David Lloyd  
Extended pharmacophores in virtual screening for drug discovery  
Echeminfo

Extended pharmacophores in virtual screening for drug discovery  

Virtual screening is fast becoming a mainstay of the pharmaceutical industry as ‘intelligent’ or ‘focused’ discovery technologies supplant more traditional random wet-lab screening methods. Computational methods for virtual screening are many and varied but are usually described as being receptor- (docking) or ligand- (fingerprints / pharmacophore) based in nature. We present the concept of feature-rich or extended pharmacophore ligand-based site models, which can be produced through simultaneous superposing of multiple flexible ligands using our proprietary algorithm Quasi2™. Site models are then used in virtual high-throughput screening (vHTS) of corporate, commercially available or virtual compounds.
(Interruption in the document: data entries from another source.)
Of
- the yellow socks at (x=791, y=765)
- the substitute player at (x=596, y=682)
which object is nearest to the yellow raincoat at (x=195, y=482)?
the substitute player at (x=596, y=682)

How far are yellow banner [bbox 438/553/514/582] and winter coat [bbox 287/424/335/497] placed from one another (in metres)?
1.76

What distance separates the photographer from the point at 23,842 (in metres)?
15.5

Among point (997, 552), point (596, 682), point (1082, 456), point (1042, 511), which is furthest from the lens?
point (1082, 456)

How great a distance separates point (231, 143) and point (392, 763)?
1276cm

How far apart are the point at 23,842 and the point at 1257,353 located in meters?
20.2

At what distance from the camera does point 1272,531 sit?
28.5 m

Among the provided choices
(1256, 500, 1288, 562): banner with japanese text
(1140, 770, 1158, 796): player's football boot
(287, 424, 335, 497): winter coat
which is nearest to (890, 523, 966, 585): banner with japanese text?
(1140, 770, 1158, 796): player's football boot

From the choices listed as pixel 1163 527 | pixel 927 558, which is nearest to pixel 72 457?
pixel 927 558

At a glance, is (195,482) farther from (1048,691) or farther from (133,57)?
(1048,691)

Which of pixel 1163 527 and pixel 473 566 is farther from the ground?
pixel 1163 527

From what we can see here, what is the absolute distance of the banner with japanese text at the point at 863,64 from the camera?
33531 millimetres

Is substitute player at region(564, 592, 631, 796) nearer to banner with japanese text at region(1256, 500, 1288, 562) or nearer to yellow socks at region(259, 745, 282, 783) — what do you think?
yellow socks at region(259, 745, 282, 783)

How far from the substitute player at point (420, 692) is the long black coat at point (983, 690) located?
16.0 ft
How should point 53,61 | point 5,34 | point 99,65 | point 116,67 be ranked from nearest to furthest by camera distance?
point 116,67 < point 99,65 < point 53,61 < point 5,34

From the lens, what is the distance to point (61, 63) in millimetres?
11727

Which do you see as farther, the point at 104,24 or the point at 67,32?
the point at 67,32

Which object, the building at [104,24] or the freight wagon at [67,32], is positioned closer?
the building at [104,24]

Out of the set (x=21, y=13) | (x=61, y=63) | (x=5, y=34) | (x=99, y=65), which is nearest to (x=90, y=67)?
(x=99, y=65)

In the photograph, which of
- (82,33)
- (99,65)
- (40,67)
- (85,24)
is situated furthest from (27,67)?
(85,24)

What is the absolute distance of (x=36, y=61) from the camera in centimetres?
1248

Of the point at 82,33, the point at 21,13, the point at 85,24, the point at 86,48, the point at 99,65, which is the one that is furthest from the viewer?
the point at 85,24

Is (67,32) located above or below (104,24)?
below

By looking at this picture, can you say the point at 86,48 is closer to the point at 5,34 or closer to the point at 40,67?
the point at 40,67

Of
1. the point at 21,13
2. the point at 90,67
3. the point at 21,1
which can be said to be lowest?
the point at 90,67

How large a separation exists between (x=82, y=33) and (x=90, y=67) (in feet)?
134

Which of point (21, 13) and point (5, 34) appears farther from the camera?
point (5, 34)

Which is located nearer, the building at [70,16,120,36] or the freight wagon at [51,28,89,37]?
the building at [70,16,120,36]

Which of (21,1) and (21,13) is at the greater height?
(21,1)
The Quasi2 approach is not limited to traditional ligand-based design problems, but has equal application and success in challenges where the receptor structure is known. On an eighty-node compute farm the software is capable of screening up to 2 million compounds per day considering both ligand conformational flexibility and alternate protonation states. Enrichment rates are comparable to standard commercial docking or pharmacophore matching softwares. Screening results from both in silico validation exercises and from a number of internal discovery programs highlight the utility and efficacy of extended pharmacophore searching in vHTS.